Figure 1. Graphics show the experimental setup that the researchers used. (A) In each trial, two streams of random, temporally Poisson-distributed air puffs were delivered to the left and right whiskers. After a delay, mice licked one of two lick ports indicating the side with more cumulative puffs to receive a water reward. Gray-shaded regions from left to right: cue period, delay, intertrial interval. Decision lick: first detected lick after the delay. Source: Deverett et al., 2018.

The scientists focused on a part of the cerebellum called crus I, and they performed their experiments in mice so they could take advantage of imaging techniques that allow for visualization of neural activity patterns in specific subregions of individual neurons. Crus I has been linked to higher-order cognitive functions and has strong neural connections to and from the prefrontal cortex. Since this part of the cerebellum has been shown to respond to the sense of touch, the authors developed a new perceptual decision-making task that required mice to keep track of the number of times air was puffed at each side of their faces, wait for a “go” cue, and then lick for a water reward toward the side that had received the most puffs (Figure 1).
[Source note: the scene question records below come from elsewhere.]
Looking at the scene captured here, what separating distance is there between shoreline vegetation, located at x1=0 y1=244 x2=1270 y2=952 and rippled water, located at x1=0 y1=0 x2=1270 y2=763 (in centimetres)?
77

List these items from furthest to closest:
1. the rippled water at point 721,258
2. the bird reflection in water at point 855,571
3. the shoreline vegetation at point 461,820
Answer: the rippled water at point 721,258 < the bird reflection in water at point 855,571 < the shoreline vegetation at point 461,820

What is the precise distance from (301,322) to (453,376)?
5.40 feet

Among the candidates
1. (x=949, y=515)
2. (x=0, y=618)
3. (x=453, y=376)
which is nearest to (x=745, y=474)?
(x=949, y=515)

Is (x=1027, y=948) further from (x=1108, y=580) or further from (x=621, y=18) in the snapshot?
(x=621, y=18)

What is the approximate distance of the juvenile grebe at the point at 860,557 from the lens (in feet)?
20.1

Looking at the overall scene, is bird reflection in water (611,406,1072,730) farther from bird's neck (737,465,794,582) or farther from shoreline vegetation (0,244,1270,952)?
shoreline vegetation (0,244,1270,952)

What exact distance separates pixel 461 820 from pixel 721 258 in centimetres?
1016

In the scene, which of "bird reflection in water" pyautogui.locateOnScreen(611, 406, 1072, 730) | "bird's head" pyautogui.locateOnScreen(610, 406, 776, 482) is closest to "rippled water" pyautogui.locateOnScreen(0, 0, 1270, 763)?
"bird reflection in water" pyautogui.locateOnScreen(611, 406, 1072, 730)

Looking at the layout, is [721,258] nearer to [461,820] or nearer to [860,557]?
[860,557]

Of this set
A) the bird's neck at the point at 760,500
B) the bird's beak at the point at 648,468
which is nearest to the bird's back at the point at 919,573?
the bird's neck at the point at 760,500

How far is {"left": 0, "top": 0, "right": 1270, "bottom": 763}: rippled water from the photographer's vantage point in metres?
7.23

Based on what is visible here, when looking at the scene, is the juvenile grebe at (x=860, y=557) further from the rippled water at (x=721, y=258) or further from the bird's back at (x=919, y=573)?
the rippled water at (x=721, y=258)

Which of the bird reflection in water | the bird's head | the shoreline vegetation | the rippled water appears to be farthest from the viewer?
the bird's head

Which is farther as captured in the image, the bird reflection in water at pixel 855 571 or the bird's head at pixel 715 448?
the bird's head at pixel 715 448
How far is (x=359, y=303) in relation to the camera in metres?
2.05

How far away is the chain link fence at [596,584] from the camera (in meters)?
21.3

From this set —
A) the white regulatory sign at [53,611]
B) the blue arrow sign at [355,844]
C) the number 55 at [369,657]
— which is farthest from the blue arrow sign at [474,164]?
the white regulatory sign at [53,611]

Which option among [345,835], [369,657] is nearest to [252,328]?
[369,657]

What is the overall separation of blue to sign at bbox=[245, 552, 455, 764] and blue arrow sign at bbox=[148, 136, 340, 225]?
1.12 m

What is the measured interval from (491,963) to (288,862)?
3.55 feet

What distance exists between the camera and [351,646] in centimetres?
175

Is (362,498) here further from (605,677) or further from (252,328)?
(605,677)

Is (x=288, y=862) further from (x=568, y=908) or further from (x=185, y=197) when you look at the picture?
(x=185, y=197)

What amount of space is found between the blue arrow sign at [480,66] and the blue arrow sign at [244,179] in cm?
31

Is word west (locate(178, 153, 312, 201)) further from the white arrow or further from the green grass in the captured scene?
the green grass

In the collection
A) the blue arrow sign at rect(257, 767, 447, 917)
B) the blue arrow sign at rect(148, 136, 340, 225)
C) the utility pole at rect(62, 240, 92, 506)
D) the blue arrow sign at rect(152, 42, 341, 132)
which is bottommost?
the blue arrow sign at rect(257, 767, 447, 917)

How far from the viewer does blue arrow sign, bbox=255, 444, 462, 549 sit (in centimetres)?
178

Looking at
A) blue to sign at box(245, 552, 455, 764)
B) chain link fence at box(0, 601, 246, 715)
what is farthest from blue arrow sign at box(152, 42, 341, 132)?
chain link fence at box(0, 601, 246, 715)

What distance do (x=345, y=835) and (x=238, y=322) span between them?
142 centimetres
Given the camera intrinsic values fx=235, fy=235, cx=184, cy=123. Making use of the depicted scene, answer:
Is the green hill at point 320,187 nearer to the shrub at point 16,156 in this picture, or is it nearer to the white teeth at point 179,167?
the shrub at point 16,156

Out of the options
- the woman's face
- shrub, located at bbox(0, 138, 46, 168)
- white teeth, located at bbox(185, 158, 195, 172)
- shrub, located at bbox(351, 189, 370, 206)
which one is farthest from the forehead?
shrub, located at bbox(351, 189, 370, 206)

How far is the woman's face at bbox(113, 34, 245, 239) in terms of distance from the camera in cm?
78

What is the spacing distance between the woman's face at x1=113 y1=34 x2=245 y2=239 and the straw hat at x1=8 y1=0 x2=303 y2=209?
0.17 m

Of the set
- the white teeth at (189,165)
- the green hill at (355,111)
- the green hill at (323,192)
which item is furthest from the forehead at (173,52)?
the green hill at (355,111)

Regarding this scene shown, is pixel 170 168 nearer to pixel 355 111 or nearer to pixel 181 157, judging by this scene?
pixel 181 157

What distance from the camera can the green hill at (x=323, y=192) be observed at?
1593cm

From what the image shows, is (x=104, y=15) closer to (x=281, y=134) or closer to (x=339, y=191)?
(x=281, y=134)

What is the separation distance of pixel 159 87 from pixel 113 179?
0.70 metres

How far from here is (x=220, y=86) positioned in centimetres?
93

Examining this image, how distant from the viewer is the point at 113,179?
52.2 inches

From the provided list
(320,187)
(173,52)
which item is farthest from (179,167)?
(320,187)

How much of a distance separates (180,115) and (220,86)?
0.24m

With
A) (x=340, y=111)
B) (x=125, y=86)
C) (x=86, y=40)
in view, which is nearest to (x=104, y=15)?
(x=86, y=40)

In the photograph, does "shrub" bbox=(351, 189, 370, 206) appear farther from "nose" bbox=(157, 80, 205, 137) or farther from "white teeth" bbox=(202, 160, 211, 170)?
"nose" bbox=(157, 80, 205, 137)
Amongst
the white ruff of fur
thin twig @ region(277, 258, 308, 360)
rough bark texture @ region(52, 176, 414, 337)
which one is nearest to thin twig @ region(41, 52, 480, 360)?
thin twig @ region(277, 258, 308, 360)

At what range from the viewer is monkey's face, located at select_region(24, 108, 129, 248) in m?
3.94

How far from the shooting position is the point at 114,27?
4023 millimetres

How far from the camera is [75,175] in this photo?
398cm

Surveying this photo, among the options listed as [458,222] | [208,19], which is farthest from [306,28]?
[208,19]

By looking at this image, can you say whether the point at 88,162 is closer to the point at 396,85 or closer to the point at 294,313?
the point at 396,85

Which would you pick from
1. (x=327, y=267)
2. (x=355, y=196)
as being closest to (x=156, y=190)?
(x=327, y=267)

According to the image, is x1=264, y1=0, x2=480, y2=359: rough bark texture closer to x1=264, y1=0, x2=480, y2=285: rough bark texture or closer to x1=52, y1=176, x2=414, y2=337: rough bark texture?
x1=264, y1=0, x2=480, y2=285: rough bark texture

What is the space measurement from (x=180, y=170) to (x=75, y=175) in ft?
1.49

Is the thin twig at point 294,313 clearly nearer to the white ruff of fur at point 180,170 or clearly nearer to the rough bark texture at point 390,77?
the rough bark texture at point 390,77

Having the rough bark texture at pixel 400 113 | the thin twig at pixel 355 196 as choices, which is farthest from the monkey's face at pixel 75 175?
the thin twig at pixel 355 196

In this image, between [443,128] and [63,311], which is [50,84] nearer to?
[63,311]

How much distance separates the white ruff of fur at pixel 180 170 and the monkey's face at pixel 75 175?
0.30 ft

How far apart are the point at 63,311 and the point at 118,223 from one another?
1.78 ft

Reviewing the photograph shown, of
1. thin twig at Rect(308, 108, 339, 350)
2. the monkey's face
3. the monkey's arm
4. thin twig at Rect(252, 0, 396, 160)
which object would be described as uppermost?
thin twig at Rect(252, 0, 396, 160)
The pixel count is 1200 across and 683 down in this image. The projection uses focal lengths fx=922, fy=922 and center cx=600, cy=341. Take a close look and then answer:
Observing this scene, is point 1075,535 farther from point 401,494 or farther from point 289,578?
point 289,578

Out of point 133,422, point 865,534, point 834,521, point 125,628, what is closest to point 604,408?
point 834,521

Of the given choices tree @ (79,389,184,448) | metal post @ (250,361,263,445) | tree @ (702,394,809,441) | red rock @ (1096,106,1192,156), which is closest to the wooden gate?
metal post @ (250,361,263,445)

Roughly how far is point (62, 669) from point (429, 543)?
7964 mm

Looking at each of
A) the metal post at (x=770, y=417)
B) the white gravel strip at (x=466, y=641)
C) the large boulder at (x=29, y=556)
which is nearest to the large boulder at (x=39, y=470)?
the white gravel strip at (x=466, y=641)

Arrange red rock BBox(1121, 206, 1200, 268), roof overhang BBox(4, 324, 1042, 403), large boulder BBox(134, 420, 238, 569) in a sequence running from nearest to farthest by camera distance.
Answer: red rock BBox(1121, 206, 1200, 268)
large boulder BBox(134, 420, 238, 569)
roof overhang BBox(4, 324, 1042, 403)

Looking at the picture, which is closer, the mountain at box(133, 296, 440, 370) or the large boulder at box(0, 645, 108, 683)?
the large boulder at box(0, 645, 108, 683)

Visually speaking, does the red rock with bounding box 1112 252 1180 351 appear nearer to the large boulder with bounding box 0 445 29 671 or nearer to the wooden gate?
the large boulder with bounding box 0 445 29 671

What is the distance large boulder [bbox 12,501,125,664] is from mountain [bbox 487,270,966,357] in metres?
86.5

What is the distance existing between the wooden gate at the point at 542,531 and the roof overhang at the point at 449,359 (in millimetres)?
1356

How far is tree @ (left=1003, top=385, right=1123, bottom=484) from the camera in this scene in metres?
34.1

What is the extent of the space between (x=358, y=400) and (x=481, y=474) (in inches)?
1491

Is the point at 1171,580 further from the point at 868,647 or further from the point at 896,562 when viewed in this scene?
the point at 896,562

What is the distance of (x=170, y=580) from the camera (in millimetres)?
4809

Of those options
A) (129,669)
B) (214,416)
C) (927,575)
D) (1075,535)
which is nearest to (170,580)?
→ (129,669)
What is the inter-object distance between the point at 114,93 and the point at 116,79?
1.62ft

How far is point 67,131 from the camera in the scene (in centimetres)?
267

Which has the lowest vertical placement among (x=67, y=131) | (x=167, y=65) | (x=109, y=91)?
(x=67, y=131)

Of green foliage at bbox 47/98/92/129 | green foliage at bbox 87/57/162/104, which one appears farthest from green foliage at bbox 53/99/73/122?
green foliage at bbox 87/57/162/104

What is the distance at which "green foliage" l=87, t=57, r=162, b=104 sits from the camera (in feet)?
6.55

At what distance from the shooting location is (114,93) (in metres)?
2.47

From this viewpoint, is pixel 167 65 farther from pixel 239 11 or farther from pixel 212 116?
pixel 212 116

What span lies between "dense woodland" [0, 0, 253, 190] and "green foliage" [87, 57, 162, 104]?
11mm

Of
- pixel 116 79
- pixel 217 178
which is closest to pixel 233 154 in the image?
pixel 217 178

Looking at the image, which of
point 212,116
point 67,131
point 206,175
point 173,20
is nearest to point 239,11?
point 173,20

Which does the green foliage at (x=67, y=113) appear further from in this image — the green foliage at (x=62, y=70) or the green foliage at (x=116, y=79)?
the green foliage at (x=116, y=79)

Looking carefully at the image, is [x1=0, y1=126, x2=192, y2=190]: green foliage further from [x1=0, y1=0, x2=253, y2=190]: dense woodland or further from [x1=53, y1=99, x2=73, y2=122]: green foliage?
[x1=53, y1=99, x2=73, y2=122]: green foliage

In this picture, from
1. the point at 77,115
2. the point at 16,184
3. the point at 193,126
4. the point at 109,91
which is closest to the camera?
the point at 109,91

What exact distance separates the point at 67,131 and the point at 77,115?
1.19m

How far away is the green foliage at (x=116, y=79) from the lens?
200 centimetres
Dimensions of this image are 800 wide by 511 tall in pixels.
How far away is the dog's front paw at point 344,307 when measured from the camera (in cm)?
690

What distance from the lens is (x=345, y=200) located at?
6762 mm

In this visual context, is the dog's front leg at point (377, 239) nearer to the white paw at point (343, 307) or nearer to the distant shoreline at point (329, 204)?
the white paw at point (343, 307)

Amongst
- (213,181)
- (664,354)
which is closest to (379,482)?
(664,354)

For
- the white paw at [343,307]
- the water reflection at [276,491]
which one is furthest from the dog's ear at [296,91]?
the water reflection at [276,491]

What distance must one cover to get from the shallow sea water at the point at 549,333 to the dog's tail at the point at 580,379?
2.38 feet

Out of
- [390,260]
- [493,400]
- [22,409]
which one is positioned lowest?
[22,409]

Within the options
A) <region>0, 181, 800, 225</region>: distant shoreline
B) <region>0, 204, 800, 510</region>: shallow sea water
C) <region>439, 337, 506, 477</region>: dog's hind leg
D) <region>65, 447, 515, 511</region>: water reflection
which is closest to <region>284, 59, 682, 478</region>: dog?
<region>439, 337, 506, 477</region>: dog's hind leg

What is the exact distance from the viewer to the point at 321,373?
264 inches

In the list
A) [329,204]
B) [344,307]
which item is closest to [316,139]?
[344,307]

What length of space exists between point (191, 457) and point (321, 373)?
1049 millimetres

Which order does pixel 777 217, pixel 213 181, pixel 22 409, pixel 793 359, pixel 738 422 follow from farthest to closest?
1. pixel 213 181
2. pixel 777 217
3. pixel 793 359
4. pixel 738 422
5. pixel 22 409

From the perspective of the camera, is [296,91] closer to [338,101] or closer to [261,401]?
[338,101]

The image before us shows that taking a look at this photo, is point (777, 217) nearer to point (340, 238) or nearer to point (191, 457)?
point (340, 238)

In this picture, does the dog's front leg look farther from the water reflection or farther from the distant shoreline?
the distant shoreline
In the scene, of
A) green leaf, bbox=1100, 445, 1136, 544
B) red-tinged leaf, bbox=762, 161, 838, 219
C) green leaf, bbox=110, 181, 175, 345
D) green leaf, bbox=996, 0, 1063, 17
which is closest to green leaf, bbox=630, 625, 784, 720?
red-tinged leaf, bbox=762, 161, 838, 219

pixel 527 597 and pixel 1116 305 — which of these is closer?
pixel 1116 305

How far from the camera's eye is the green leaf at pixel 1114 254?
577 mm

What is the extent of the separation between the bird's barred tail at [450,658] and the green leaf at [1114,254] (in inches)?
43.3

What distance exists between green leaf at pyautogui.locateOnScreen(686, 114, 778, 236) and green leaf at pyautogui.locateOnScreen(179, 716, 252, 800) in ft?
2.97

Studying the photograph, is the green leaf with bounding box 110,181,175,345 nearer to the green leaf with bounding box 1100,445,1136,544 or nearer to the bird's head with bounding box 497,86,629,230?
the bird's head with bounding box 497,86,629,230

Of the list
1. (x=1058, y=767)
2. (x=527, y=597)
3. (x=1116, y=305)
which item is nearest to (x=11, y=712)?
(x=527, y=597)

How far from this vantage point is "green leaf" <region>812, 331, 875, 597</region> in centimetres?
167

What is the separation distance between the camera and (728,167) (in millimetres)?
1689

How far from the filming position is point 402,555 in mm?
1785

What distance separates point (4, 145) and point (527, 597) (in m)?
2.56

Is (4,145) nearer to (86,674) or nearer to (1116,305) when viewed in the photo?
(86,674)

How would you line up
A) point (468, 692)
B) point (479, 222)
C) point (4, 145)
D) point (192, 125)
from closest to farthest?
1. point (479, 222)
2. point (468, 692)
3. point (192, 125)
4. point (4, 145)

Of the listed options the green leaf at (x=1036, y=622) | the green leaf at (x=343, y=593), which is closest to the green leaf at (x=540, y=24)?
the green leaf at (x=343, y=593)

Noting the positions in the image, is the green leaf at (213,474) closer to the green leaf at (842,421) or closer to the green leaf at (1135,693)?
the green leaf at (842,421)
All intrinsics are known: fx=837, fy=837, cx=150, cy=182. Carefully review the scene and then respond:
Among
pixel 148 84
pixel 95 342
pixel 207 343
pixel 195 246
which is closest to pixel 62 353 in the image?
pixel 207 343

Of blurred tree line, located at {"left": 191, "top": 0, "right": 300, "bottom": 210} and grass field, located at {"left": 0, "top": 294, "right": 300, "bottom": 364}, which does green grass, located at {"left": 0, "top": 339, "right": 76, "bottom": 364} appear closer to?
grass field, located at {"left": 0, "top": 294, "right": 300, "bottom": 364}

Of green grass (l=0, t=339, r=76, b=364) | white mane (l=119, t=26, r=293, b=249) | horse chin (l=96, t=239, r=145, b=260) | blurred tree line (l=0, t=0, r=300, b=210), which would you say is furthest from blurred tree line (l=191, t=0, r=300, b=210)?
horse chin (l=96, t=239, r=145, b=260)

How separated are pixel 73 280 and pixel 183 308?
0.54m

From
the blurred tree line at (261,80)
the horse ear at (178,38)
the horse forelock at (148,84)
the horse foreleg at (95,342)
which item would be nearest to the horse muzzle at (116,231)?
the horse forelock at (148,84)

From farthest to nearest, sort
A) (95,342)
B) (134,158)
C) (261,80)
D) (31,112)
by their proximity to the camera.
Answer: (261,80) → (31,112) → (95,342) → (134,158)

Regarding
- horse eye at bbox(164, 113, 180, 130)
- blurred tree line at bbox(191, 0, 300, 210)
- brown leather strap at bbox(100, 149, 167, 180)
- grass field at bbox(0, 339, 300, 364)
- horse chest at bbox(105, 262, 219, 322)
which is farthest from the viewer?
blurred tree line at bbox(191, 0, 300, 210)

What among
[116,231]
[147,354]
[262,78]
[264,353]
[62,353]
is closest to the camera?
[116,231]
First, the authors established that activity in crus I was important for mice to perform the air-puff task. They applied a drug directly to crus I to temporarily inactivate it and observed that the mice who received the drug made less accurate choices. Importantly, inactivating crus I did not impair the animals’ ability to lick, suggesting that activity in this region might be important for the choice process itself.

The authors then used imaging to measure the activity of Purkinje cells –– the major output cells of the cerebellum –– in crus I. They found a group of cells that track stimulus information by increasing or decreasing their activity during the period of air puff presentation. Some cells were more active for air puffs on one side or the other, and a few cells tracked the difference in the number of rightward vs. leftward air puffs. The authors were able to use the activity in all these cells to predict the animals’ upcoming choices. Finally, the authors looked at the Purkinje cell dendrites, where the cells receive the most inputs from other neurons. They found that most of the dendrites were more active right after mice made erroneous choices. In other contexts, similar error signals have been shown to be important for learning by driving plasticity in Purkinje cells – in other words, modifying how these cells respond to the input signals they receive.

This study is exciting because it supports the possibility that the cerebellum, known to be important for motor coordination and motor learning, might also be important for coordinating and monitoring more cognitive tasks. The authors have provided evidence that neurons in crus I provide some of the signals necessary to carry out this role. However, future work will be necessary in order to uncover exactly how the activity in these cells relates to task timing, sensory signals, and choice formation in perceptual decision-making.

References:

[1] Strick PL, Dum RP, Fiez JA (2009) Cerebellum and nonmotor function. Annual Review of Neuroscience 32:413-434. 

[2] Balsters JH, Cusssans E, Diedrichsen J, Phillips KA, Rilling JK, Ramnani N (2010) Evolution of the cerebellar cortex: the selective expansion of prefrontal-projecting cerebellar lobules. Neuroimage 49(3):2045-2052. 

[3] Stoodley CJ, Valera EM, Schmanhmann JD (2012) Functional topography of the cerebellum for motor and cognitive tasks: an fMRI study. Neuroimage 59(2):1560-1570. 

[4] Deverett B, Koay SA, Oostland M, Wang S (2018) Cerebellar involvement in an evidence-accumulation decision-making task. eLife 7:e36781.